══ QUOTED PASSAGE

Communist Architecture Collection in Europe’s Dead Centre – Bratislava
Bratislava, Slovakia. Like the red-headed step-child in the middle of a three kid family, Bratislava is cruelly overlooked. Nearby city-siblings Prague and Vienna get all the glory, and Bratislava, apart from a short period in the naughties as a stag-party favourite, just doesn’t attract the same number of tourists.
Hardly off the beaten track, Bratislava is located geographically in the dead center of Europe, and only 34 miles from Vienna. The city has a rich and complex history (both ancient and modern), females known for having the most atypically “model like” features on Earth, hearty cuisine, and diverse architecture. Including many amazing examples of 1960’s and 1970’s communist-era architecture.
Communist Architecture is Not So Hot Right Now
I should preface this article by saying, I’m probably not going to win many Bratislava converts. Personally, I am a fan of communist-era architecture. With elements of brutality and modernism, and a pinch of dystopia, Bratislava has a unique collection of buildings and structures that represent a by-gone era that wasn’t so long ago, and yet, is now strangely foreign and distant.
Prominently situated in prefect juxtaposition to the 1000 year old Bratislava Castle, is the 1960’s “Nový Most” – the worlds first, and only, asymmetrical suspension bridge and UFO tower nightclub restaurant. Formerly known as the not-so-catchy “The Bridge of the Slovak National Uprising”, Nový Most, or “the New Bridge” crosses the Danube from down-town Bratislava.
Perched on a two-legged tower, the metal clad UFO has been staring menacingly at the array of classical buildings across the river. Since 1960, it’s been as scary as hell. Not due to the appearance so much as the shaking. It moves. It sways. The bridge, the UFO tower, nothing feels solid. The very fibre of the bridge, concrete and steel, moves so erratically I found myself grabbing anything I could just to keep my balance.
More than once, as I watched the fast-moving Danube River flow under Nový Most, I didn’t think I would make it across. Creaking and groaning, I thought this inevitably would be the day the spectacular bridge and UFO finally comes tumbling down.

════

→ **WORK ITEM A**
In the Bratislava article, how many miles is Bratislava from Vienna?
→ **WORK ITEM B**
Write out the Bratislava article word for word, everything from "Communist Architecture Collection" down to "number of tourists.".
→ **WORK ITEM C**
Check each statement against the Bratislava article and mark it yes or no: (i) Bratislava Castle is about 1000 years old. (ii) The UFO stands on a three-legged tower. (iii) The writer dislikes communist-era architecture.

══ DATASET EXTRACT

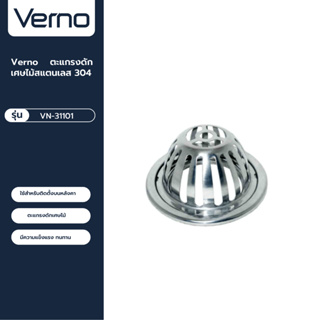 VERNO Official Shop-Verno ตะแกรงดักเศษไม้สแตนเลส 304 รุ่น VN-31101 ขนาด 2 นิ้ิ้ว ***ของแท้รับประกันคุณภาพ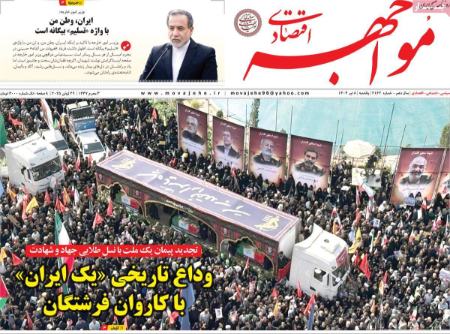 تیتر روزنامه ها،روزنامه های سیاسی و اقتصادی تیتر روزنامه ها،روزنامه های سیاسی و اقتصادی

════

→ **REPLY A**
34 miles

→ **REPLY B**
Communist Architecture Collection in Europe’s Dead Centre – Bratislava
Bratislava, Slovakia. Like the red-headed step-child in the middle of a three kid family, Bratislava is cruelly overlooked. Nearby city-siblings Prague and Vienna get all the glory, and Bratislava, apart from a short period in the naughties as a stag-party favourite, just doesn’t attract the same number of tourists.

→ **REPLY C**
(i) Yes: "the 1000 year old Bratislava Castle"
(ii) No: "Perched on a two-legged tower"
(iii) No: "Personally, I am a fan of communist-era architecture."